Published online Nov 27, 2021. doi: 10.4254/wjh.v13.i11.1568
Peer-review started: March 10, 2021
First decision: May 2, 2021
Revised: May 12, 2021
Accepted: September 8, 2021
Article in press: September 8, 2021
Published online: November 27, 2021
Processing time: 259 Days and 0.5 Hours
Liver cancer is the sixth most commonly occurring cancer and costs millions of lives per year. The diagnosis of hepatocellular carcinoma (HCC) has relied on scanning techniques and serum-based markers such as α-fetoprotein. These measures have limitations due to their detection limits and asymptomatic conditions during the early stages, resulting in late-stage cancer diagnosis where targeted chemotherapy or systemic treatment with sorafenib is offered. However, the aid of conventional therapy for patients in the advanced stage of HCC has limited outcomes. Thus, it is essential to seek a new treatment strategy and improve the diagnostic techniques to manage the disease. Researchers have used the omics profile of HCC patients for sub-classification of tissues into different groups, which has helped us with prognosis. Despite these efforts, a promising target for treatment has not been identified. The hurdle in this situation is genetic and epigenetic variations in the tumor, leading to disparities in response to treatment. Understanding reversible epigenetic changes along with clinical traits help to define new markers for patient categorization and design personalized therapy. Many clinical trials of inhibitors of epigenetic modifiers (also known as epi-drugs) are in progress. Epi-drugs like azacytidine or belinostat are already approved for other cancer treatments. Furthermore, epigenetic changes have also been observed in drug-resistant HCC tumors. In such cases, combinatorial treatment of epi-drugs with systemic therapy or trans-arterial chemoembolization might re-sensitize resistant cells.
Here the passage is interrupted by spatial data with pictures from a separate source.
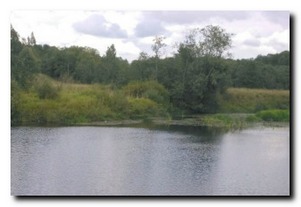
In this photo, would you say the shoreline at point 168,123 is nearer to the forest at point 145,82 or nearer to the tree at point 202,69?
the forest at point 145,82

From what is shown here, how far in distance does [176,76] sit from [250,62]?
117cm

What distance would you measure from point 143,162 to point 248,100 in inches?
74.9

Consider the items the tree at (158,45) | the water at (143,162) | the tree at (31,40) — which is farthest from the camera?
the tree at (158,45)

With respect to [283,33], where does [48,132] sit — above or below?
below

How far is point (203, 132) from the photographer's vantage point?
997 centimetres

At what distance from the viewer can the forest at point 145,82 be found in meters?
8.68

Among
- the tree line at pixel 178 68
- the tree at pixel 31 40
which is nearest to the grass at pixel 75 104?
the tree line at pixel 178 68

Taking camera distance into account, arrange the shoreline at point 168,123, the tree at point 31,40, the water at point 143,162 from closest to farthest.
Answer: the water at point 143,162, the tree at point 31,40, the shoreline at point 168,123

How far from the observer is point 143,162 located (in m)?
9.09

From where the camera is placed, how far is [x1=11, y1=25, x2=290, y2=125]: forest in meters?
8.68

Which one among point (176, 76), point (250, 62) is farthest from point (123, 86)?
A: point (250, 62)

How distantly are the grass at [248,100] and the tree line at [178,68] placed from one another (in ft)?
0.31
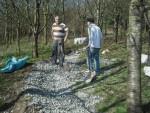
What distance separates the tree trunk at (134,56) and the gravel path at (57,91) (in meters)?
1.76

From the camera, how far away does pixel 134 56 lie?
11.1 meters

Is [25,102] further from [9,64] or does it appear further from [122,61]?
[122,61]

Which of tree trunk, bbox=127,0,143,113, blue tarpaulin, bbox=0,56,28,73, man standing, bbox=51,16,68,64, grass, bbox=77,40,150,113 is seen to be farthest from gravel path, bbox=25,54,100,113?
tree trunk, bbox=127,0,143,113

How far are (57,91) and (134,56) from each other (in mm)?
4748

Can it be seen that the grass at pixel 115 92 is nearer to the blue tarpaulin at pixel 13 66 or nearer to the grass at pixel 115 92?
the grass at pixel 115 92

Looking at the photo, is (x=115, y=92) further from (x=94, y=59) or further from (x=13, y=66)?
(x=13, y=66)

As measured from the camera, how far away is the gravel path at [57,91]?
1271 centimetres

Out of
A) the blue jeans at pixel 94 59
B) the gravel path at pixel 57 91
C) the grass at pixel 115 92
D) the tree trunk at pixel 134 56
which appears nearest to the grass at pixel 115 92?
the grass at pixel 115 92

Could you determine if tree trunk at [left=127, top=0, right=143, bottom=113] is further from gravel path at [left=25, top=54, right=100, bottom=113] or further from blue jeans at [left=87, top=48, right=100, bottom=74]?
blue jeans at [left=87, top=48, right=100, bottom=74]

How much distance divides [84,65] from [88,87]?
5.26 m

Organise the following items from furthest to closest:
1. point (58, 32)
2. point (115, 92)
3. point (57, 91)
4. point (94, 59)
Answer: point (58, 32) < point (94, 59) < point (57, 91) < point (115, 92)

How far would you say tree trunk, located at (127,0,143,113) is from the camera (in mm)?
10938

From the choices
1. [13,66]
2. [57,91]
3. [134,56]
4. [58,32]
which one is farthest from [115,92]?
[13,66]

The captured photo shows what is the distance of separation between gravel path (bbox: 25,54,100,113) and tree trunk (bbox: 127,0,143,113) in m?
1.76
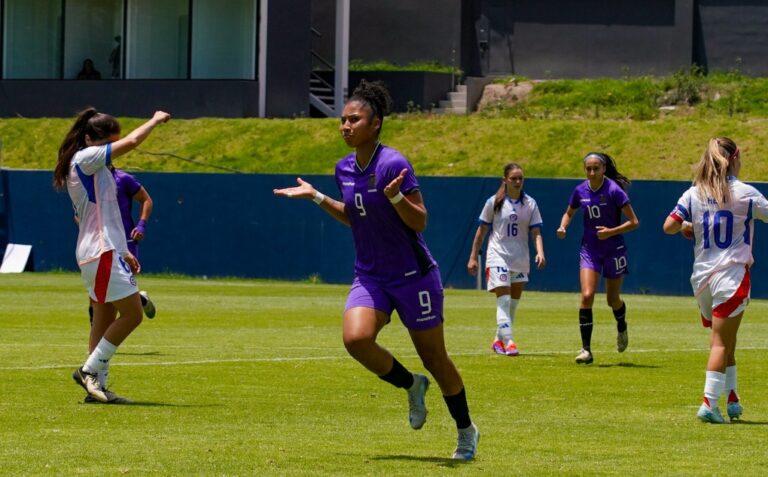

Core Tip: This review article focuses on the limitations of diagnosis and treatment of hepatocellular carcinoma (HCC). Furthermore, the use of omics technology with clinical attributes for categorizing HCC patients in order that personalized treatment can be designed to prolong survival is discussed. Finally, the potential of epi-drugs in targeting epigenetic changes in the disease and resistance has been proposed.